Published: January 6, 2005
Standards and Accountability: Alaska has clear and specific standards in mathematics and science at the elementary, middle, and high school levels, but not in English or social studies/history.
The state provides standards-based tests in all grade spans only in English and math. That is a common situation among the states, but one that significantly affects a state’s grade in this section.
On the positive side, Alaska uses a variety of test items to measure student knowledge, including multiple-choice and short-answer items. The state uses extended-response questions solely on English exams.
The state also uses achievement data to hold schools accountable by publishing the data on the Web and using test results to assign ratings to schools. Alaska provides help to schools rated as low-performing.
The state’s accountability system, though, lacks rewards for high-performing or improving schools and sanctions for persistently low-performing schools that do not receive federal Title I money.
Efforts to Improve Teacher Quality: Alaska once again receives the lowest grade in this category, in part because prospective teachers must only pass a basic-skills test to earn their initial licenses.
Teachers do not have to earn majors or minors in the subjects they plan to teach or pass subject-matter exams. But the state has established an alternative-route program that allows subject-matter experts to teach as long as they are enrolled in teacher-preparation programs that can be completed within two years.
Teachers in the alternative route face more rigorous content-matter requirements than do other teachers in the state. They must take subject-area competency tests given by the school districts or regional educational attendance areas that plan to employ them.
Alaska finances professional development for teachers across all districts and provides licensure incentives to teachers who earn certification from the National Board for Professional Teaching Standards. But the state fails to include teacher-qualification data on school report cards, and it does not identify low-performing teacher education institutions or hold such institutions accountable for the performance of their graduates in the classroom.
School Climate: Eighth graders in Alaska are more likely to attend schools where administrators surveyed for the National Assessment of Educational Progress report that physical conflicts and student absenteeism are problems than are students in other states.
Alaska does not have a class-size-reduction program and does not report class-size information on report cards.
Alaska also scores low on choice and autonomy: The state’s charter school law is rated weak by the Center for Education Reform, and the state does not have an open-enrollment program.
Alaska receives credit for being one of only 11 states that include parent-involvement indicators on their school report cards. Furthermore, the state has a law designed to reduce school bullying and harassment and has established specific penalties for incidents of school violence.
Equity: Alaska presents a mixed picture when it comes to equitable school financing. The state ranks first in the nation on wealth neutrality, which measures the degree to which inequities in state and local funding are linked to local property wealth.
But while the state does not have great inequities in funding tied to property wealth, spending per pupil still varies widely across districts. Alaska ranks last in the nation for the coefficient of variation, which looks at how wide the spread of per-pupil spending is across districts.
Spending per pupil ranged from $3,930 at the lowest end to $20,150 at the high end in the 2001-02 school year.

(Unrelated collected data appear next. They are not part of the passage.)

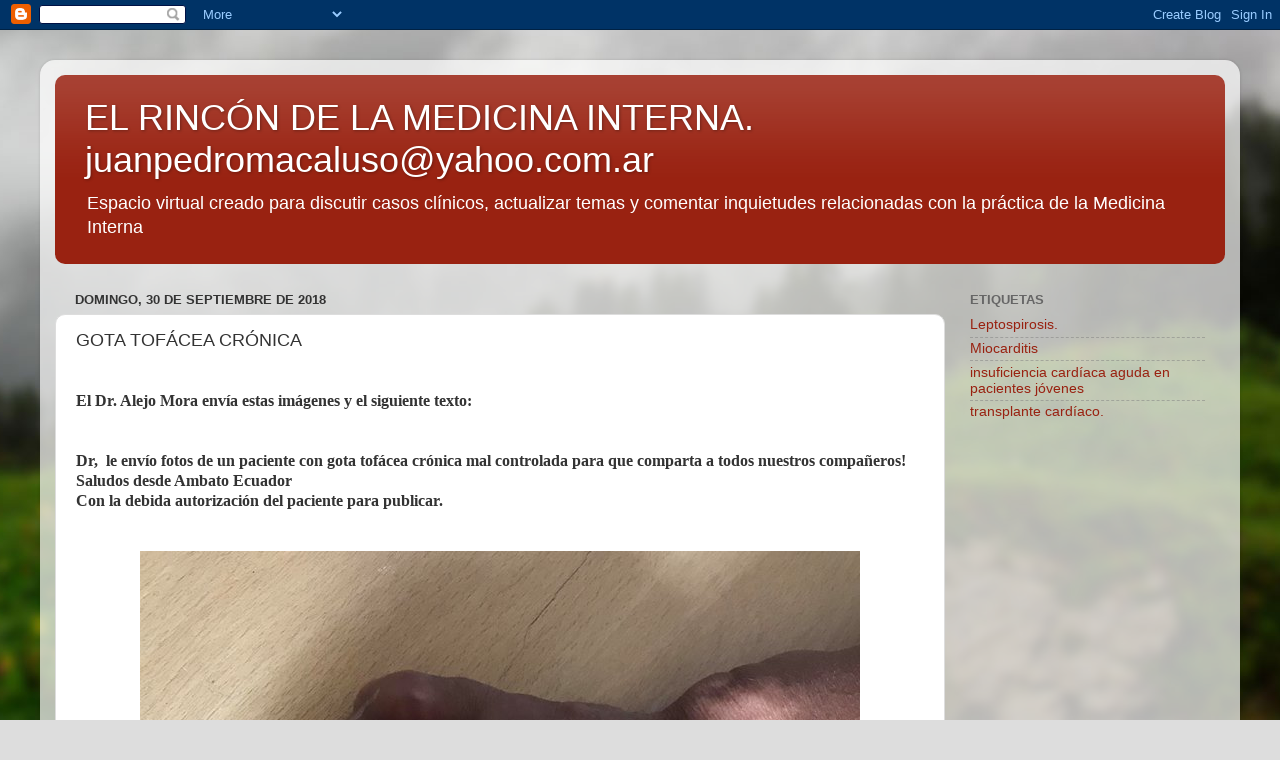

--- FILE ---
content_type: text/html; charset=UTF-8
request_url: https://www.elrincondelamedicinainterna.com/b/stats?style=BLACK_TRANSPARENT&timeRange=ALL_TIME&token=APq4FmAG0Zckd_AKQMmgK6wIO3YhPIZL31uAsG2dqcZ6_tL7FImb4V7HkMoinR804zg2sG31NKSDEIQr7O8QsnSpl-7B4qBs_Q
body_size: 5
content:
{"total":17123977,"sparklineOptions":{"backgroundColor":{"fillOpacity":0.1,"fill":"#000000"},"series":[{"areaOpacity":0.3,"color":"#202020"}]},"sparklineData":[[0,5],[1,5],[2,4],[3,4],[4,4],[5,5],[6,4],[7,5],[8,5],[9,5],[10,5],[11,5],[12,6],[13,5],[14,5],[15,5],[16,6],[17,7],[18,44],[19,64],[20,87],[21,100],[22,83],[23,52],[24,14],[25,11],[26,8],[27,14],[28,9],[29,2]],"nextTickMs":34951}

--- FILE ---
content_type: text/html; charset=utf-8
request_url: https://www.google.com/recaptcha/api2/aframe
body_size: 267
content:
<!DOCTYPE HTML><html><head><meta http-equiv="content-type" content="text/html; charset=UTF-8"></head><body><script nonce="mtJvwh3djJm6pz49If9DEQ">/** Anti-fraud and anti-abuse applications only. See google.com/recaptcha */ try{var clients={'sodar':'https://pagead2.googlesyndication.com/pagead/sodar?'};window.addEventListener("message",function(a){try{if(a.source===window.parent){var b=JSON.parse(a.data);var c=clients[b['id']];if(c){var d=document.createElement('img');d.src=c+b['params']+'&rc='+(localStorage.getItem("rc::a")?sessionStorage.getItem("rc::b"):"");window.document.body.appendChild(d);sessionStorage.setItem("rc::e",parseInt(sessionStorage.getItem("rc::e")||0)+1);localStorage.setItem("rc::h",'1769428423771');}}}catch(b){}});window.parent.postMessage("_grecaptcha_ready", "*");}catch(b){}</script></body></html>

--- FILE ---
content_type: text/javascript; charset=UTF-8
request_url: https://www.elrincondelamedicinainterna.com/2018/09/gota-tofacea-cronica.html?action=getFeed&widgetId=Feed1&widgetType=Feed&responseType=js&xssi_token=AOuZoY7kBvRYUf8WAOrsCKDt9JCCkWxTHg%3A1769428420728
body_size: 412
content:
try {
_WidgetManager._HandleControllerResult('Feed1', 'getFeed',{'status': 'ok', 'feed': {'entries': [{'title': 'Casos Cl\xednicos: Mujer de 50 a\xf1os con lesiones purp\xfaricas en miembros \ninferiores de 3 semanas de evoluci\xf3n', 'link': 'https://www.elrincondelamedicinainterna.com/2026/01/casos-clinicos-mujer-de-50-anos-con.html', 'publishedDate': '2026-01-26T01:17:00.000-08:00', 'author': 'Juan Pedro Macaluso'}, {'title': 'Infecci\xf3n aguda y temprana por VIH: manifestaciones cl\xednicas y diagn\xf3stico', 'link': 'https://www.elrincondelamedicinainterna.com/2026/01/infeccion-aguda-y-temprana-por-vih.html', 'publishedDate': '2026-01-25T01:37:00.000-08:00', 'author': 'Juan Pedro Macaluso'}, {'title': 'MPOX (Viruela s\xedmica)', 'link': 'https://www.elrincondelamedicinainterna.com/2026/01/mpox-viruela-simica.html', 'publishedDate': '2026-01-24T00:17:00.000-08:00', 'author': 'Juan Pedro Macaluso'}, {'title': 'Mujer de 55 a\xf1os con disnea, fatiga y sangrado gastrointestinal.', 'link': 'https://www.elrincondelamedicinainterna.com/2026/01/mujer-de-55-anos-con-disnea-fatiga-y.html', 'publishedDate': '2026-01-23T01:43:00.000-08:00', 'author': 'Juan Pedro Macaluso'}, {'title': 'Casos Cl\xednicos: Mujer de 25 a\xf1os con erupci\xf3n generalizada de 5 a\xf1os de \nevoluci\xf3n', 'link': 'https://www.elrincondelamedicinainterna.com/2026/01/casos-clinicos-mujer-de-25-anos-con.html', 'publishedDate': '2026-01-22T01:41:00.000-08:00', 'author': 'Juan Pedro Macaluso'}], 'title': 'EL RINC\xd3N DE LA MEDICINA INTERNA. juanpedromacaluso@yahoo.com.ar'}});
} catch (e) {
  if (typeof log != 'undefined') {
    log('HandleControllerResult failed: ' + e);
  }
}
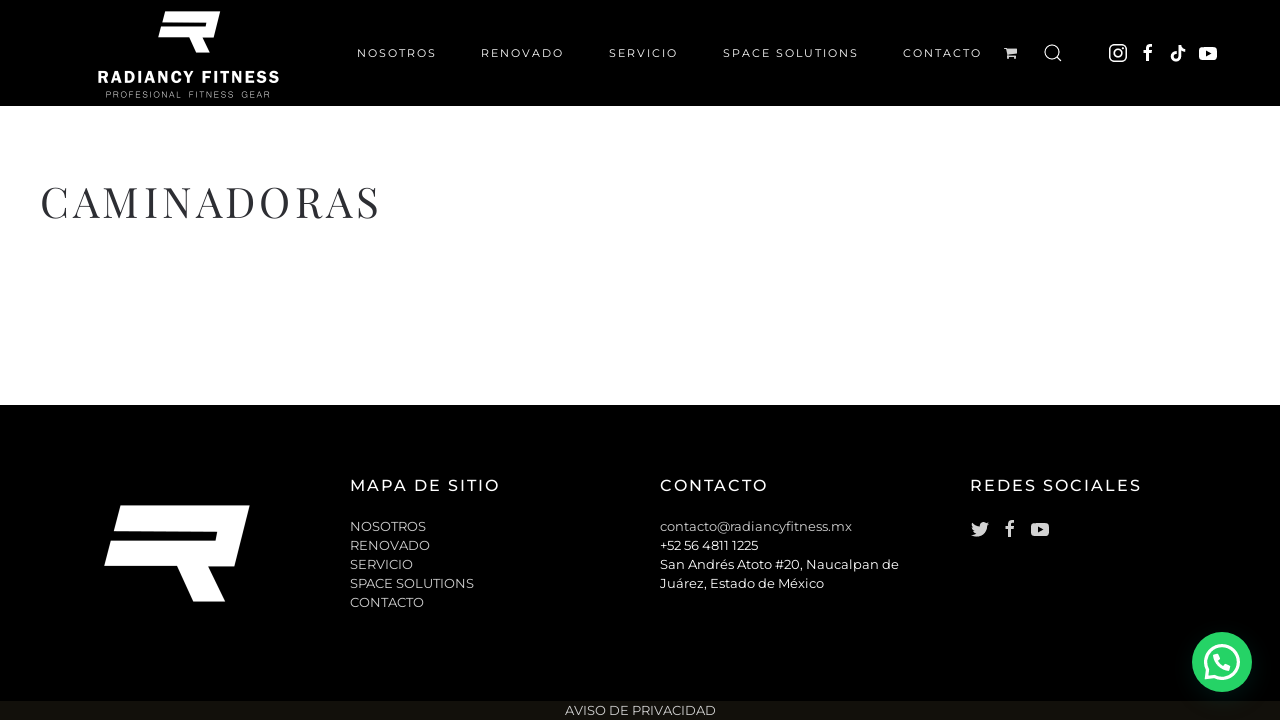

--- FILE ---
content_type: text/css
request_url: http://www.radiancyfitness.mx/wp-content/uploads/useanyfont/uaf.css?ver=1755115439
body_size: 357
content:
				@font-face {
					font-family: 'julius-sans';
					src: url('/wp-content/uploads/useanyfont/5805JULIUS-SANS.woff2') format('woff2'),
						url('/wp-content/uploads/useanyfont/5805JULIUS-SANS.woff') format('woff');
					font-weight: 100; font-style: normal; font-display: auto;
				}

				.julius-sans{font-family: 'julius-sans' !important;}


The figures are weighted for regional cost differences and student needs.
Spending: Based solely on education spending per pupil, Alaska seems to be doing fairly well, spending slightly below the national average of $7,734, with $7,549 per student in the 2001-02 school year.
But Alaska ranks 47th on the spending index, which considers both the percentage of students in districts spending at least the national average and how far the rest of the students in the state fall below that bar.
Fewer than 2 percent of students in the state attend schools in districts where spending is at or above the national average.
Alaska is also the only state with a negative average annual rate of change from 1992 to 2002, meaning increases in school spending did not keep pace with inflation during that period.